◆ **Recorded information**
++++++++
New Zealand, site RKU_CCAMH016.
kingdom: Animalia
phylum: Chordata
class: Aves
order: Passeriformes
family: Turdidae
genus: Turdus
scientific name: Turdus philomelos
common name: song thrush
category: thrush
++++++++
◆ **What this task involves**
Print every line of the records above without a single difference.

◆ **Task output**
New Zealand, site RKU_CCAMH016.
kingdom: Animalia
phylum: Chordata
class: Aves
order: Passeriformes
family: Turdidae
genus: Turdus
scientific name: Turdus philomelos
common name: song thrush
category: thrush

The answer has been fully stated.